Tremolo, Beck and Paton (2001) suggest that covert administration should only occur if shown to be safe and Justified in the person’s best interest and that documentation of proper consultation and recording of decisions and actions are made so that legal scrutiny is possible, decisions should be recorded in a formal way so that they are open to inspection and criticism.
The Mental Welfare Commission for Scotland (2006) have produced the “Covert Medication Pathway’ which would be of great value in this case, it is seen as being of best practice and would allow for discussion by all members of the team, with specific reference to outlining the assessment of capacity for the client, the benefit to the client, who was involved in the decision and who if any of those involved disagreed with the proposed use of covert administration of medicines and on completion of the care pathway a review date is set for further discussion of the particular case.
The author suggest that the proposed treatment plan should include input from a pharmacist to ensure that the antispasmodic drug may be mixed with distributed, metabolites and excreted” as stated by Tremolo et al (2001). Once formal discussion has taken place, consulting the prescribes, nursing staff, client advocate, pharmacist, a client specific care pathway completed and where it is documented that there is no alternative to administering the medication covertly in the client’s best interest, nurses can administer the medication in accordance with the practice accepted by An Board Latrines Guidance to Nurses and Midwives on Medication
Management (2007) and the drugs product license. Keller, Griffith, Bell, Short and Deadheads (1996) discuss a case where a nurse was suspended for administering a tranquillest medication in disguise on the instructions of a consultant, this nurse was reported as believing that she was acting in the patients best interest and that she agreed with the consultant that it was the correct approach, however no formal written documentation was kept.
Tremolo et al (2001) argue that the practice of covert administration of medications remains mainly unregulated because of a lack of legal r professional guidelines and of the secrecy surrounding the practice due to fear of professional recrimination.
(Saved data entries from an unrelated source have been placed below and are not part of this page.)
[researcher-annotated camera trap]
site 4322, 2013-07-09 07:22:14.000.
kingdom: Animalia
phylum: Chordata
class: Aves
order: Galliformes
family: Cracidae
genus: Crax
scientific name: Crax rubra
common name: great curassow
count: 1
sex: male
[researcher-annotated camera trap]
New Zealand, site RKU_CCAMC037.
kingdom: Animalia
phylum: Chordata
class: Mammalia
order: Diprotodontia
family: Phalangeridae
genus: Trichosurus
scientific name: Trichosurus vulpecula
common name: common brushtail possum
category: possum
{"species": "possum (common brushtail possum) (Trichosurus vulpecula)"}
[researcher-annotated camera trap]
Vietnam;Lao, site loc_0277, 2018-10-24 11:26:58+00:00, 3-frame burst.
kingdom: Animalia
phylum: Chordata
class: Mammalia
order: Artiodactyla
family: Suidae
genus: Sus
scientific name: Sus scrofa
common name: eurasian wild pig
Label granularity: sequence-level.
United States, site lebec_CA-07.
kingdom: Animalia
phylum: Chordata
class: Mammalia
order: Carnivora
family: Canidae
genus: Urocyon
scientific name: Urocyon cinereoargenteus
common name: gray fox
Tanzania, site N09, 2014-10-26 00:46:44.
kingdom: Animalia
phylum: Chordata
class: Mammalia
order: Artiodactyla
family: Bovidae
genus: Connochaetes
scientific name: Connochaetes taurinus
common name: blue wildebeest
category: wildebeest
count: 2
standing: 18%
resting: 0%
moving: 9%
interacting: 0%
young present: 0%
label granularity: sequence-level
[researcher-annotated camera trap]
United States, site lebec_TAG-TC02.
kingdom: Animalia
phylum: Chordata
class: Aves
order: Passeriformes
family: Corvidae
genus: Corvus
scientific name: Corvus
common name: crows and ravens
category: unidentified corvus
The author advocates the completion of a “Covert Medication Pathway’ for any client that receives medication in this way, this will allow for open and frank discussion of each individual case and will ensure that all staff are protected and the client will have the benefit from the therapeutic qualities of his medication.
Conclusion: The practice of covertly administering medications is one that has potential to endanger public safety and breach legal and professional requirements, Wright 2002). Where there is no alternative and the client cannot give informed consent, careers must demonstrate that they have fully considered the safety issues of giving a medicine in this way by consulting the prescribes, the pharmacist and the client or client advocate where possible, and administer the medication in accordance with the practice accepted by a responsible body of professional opinion such as the Covert Medication Pathway (2006) and the drugs product license.
In that way the career will avoid liability and the client will safely continue to benefit from the hermeneutic effects of the medication In an effort to provide a good quality of life to clients who are incapacitated due to intellectual disability potentially controversial care decisions will occur.
While the need to provide good care to those who cannot choose is an inescapable duty, it is essential that all members of the multidisciplinary team are consulted and that they recognize the nature of what they are doing and document and discuss decisions with colleagues, clients or advocates in an open and balanced way, this will allow for decisions to be open to criticism and inspection.